[Exercise]
Repeat the listing in full. Nothing may be added or left out.

=== Dataset content ===

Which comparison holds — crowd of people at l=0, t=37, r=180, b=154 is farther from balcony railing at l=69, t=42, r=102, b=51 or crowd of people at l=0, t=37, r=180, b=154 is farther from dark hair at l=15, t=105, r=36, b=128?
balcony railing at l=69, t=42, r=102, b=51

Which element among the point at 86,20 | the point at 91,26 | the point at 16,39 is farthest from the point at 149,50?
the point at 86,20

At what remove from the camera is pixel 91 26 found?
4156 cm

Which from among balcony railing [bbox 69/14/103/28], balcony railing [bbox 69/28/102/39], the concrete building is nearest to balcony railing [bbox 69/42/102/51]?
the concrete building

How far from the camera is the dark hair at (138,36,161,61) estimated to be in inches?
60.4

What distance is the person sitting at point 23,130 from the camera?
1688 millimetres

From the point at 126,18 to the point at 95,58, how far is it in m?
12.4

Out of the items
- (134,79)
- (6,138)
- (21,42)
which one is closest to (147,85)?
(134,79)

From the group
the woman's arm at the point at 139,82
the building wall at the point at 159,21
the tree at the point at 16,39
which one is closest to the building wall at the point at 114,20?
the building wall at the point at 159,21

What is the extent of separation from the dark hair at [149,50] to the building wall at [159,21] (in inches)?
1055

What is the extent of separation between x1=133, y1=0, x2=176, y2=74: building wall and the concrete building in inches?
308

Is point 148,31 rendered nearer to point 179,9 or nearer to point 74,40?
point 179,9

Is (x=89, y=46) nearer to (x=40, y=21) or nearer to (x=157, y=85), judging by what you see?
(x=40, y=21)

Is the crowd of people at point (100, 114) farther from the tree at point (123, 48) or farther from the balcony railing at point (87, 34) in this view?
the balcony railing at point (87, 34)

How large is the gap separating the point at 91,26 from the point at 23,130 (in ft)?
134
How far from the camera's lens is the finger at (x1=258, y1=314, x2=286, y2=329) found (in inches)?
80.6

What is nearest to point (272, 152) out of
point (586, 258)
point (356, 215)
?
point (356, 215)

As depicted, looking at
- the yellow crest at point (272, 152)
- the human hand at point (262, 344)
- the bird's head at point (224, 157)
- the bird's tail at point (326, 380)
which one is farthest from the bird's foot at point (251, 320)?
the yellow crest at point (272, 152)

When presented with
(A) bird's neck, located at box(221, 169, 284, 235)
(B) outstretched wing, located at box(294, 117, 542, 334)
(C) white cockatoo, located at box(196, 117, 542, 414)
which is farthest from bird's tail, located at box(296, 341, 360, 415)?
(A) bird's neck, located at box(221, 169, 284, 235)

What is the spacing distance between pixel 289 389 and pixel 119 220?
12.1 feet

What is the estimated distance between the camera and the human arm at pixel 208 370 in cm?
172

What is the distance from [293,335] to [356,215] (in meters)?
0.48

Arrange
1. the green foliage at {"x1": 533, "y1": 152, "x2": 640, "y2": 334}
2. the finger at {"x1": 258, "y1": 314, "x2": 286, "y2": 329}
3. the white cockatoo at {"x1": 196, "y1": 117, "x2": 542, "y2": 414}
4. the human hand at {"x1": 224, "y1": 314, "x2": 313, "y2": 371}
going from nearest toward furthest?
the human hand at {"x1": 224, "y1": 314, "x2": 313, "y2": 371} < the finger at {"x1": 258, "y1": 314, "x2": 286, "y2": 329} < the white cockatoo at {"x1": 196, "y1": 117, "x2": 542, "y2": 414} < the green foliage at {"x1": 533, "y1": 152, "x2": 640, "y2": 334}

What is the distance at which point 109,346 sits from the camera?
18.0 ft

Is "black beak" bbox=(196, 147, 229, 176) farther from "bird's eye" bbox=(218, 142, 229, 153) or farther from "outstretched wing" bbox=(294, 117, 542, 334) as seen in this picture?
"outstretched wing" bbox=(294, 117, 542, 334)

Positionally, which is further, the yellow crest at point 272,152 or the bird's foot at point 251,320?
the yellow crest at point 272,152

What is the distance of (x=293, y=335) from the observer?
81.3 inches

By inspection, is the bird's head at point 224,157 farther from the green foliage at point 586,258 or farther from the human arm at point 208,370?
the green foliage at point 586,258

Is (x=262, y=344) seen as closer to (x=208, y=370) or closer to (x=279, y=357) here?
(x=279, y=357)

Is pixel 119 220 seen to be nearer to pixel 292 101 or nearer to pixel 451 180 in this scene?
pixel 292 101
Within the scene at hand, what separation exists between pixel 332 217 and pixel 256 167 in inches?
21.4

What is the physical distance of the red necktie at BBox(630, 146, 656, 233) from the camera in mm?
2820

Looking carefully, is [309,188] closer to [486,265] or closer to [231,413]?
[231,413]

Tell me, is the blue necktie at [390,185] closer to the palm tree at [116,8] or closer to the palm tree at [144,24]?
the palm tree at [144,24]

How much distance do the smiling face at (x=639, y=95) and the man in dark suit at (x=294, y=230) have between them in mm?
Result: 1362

===

[Written answer]
Which comparison holds — crowd of people at l=0, t=37, r=180, b=154 is farther from balcony railing at l=69, t=42, r=102, b=51 or crowd of people at l=0, t=37, r=180, b=154 is farther from dark hair at l=15, t=105, r=36, b=128?
balcony railing at l=69, t=42, r=102, b=51

Which element among the point at 86,20 | the point at 91,26 | the point at 16,39 is farthest from the point at 149,50?
the point at 86,20

At what remove from the camera is pixel 91 26 found?
4156 cm

Which from among balcony railing [bbox 69/14/103/28], balcony railing [bbox 69/28/102/39], the concrete building is nearest to balcony railing [bbox 69/42/102/51]?
the concrete building

How far from the camera is the dark hair at (138,36,161,61) estimated to be in inches?
60.4

What distance is the person sitting at point 23,130 from the camera?
1688 millimetres

From the point at 126,18 to the point at 95,58, how far is it in m?
12.4

Out of the items
- (134,79)
- (6,138)
- (21,42)
which one is closest to (147,85)?
(134,79)

From the group
the woman's arm at the point at 139,82
the building wall at the point at 159,21
the tree at the point at 16,39
which one is closest to the building wall at the point at 114,20?
the building wall at the point at 159,21

What is the extent of separation from the dark hair at [149,50] to the building wall at [159,21] (in inches)?
1055

What is the extent of separation between x1=133, y1=0, x2=176, y2=74: building wall and the concrete building in inches?
308

Is point 148,31 rendered nearer to point 179,9 or nearer to point 74,40?
point 179,9

Is (x=89, y=46) nearer to (x=40, y=21) or nearer to (x=157, y=85), judging by what you see?
(x=40, y=21)

Is the crowd of people at point (100, 114) farther from the tree at point (123, 48) or farther from the balcony railing at point (87, 34) in this view?
the balcony railing at point (87, 34)

How large is the gap separating the point at 91,26 from the point at 23,130 (in ft)?
134
How far from the camera's lens is the finger at (x1=258, y1=314, x2=286, y2=329) found (in inches)?
80.6

What is nearest to point (272, 152) out of
point (586, 258)
point (356, 215)
?
point (356, 215)

As depicted, looking at
- the yellow crest at point (272, 152)
- the human hand at point (262, 344)
- the bird's head at point (224, 157)
- the bird's tail at point (326, 380)
which one is farthest from the bird's foot at point (251, 320)?
the yellow crest at point (272, 152)

When presented with
(A) bird's neck, located at box(221, 169, 284, 235)
(B) outstretched wing, located at box(294, 117, 542, 334)
(C) white cockatoo, located at box(196, 117, 542, 414)
which is farthest from bird's tail, located at box(296, 341, 360, 415)?
(A) bird's neck, located at box(221, 169, 284, 235)

What is the spacing distance between pixel 289 389 and pixel 119 220?
12.1 feet

What is the estimated distance between the camera and the human arm at pixel 208 370 in cm?
172

What is the distance from [293,335] to [356,215] (in meters)?
0.48

Arrange
1. the green foliage at {"x1": 533, "y1": 152, "x2": 640, "y2": 334}
2. the finger at {"x1": 258, "y1": 314, "x2": 286, "y2": 329}
3. the white cockatoo at {"x1": 196, "y1": 117, "x2": 542, "y2": 414}
4. the human hand at {"x1": 224, "y1": 314, "x2": 313, "y2": 371}
going from nearest toward furthest?
the human hand at {"x1": 224, "y1": 314, "x2": 313, "y2": 371} < the finger at {"x1": 258, "y1": 314, "x2": 286, "y2": 329} < the white cockatoo at {"x1": 196, "y1": 117, "x2": 542, "y2": 414} < the green foliage at {"x1": 533, "y1": 152, "x2": 640, "y2": 334}

What is the distance at which point 109,346 sits from the camera?
18.0 ft

Is "black beak" bbox=(196, 147, 229, 176) farther from "bird's eye" bbox=(218, 142, 229, 153) or farther from "outstretched wing" bbox=(294, 117, 542, 334) as seen in this picture?
"outstretched wing" bbox=(294, 117, 542, 334)

Positionally, which is further, the yellow crest at point 272,152 or the bird's foot at point 251,320?
the yellow crest at point 272,152

What is the distance of (x=293, y=335) from the observer?
81.3 inches

By inspection, is the bird's head at point 224,157 farther from the green foliage at point 586,258 or farther from the human arm at point 208,370?
the green foliage at point 586,258

Is (x=262, y=344) seen as closer to (x=208, y=370) or closer to (x=279, y=357) here?
(x=279, y=357)

Is pixel 119 220 seen to be nearer to pixel 292 101 or nearer to pixel 451 180 in this scene?
pixel 292 101
Within the scene at hand, what separation exists between pixel 332 217 and pixel 256 167 in inches?
21.4

What is the physical distance of the red necktie at BBox(630, 146, 656, 233) from the camera in mm?
2820

Looking carefully, is [309,188] closer to [486,265] or closer to [231,413]?
[231,413]

Tell me, is the blue necktie at [390,185] closer to the palm tree at [116,8] or closer to the palm tree at [144,24]?
the palm tree at [144,24]

How much distance do the smiling face at (x=639, y=95) and the man in dark suit at (x=294, y=230) have between them in mm?
Result: 1362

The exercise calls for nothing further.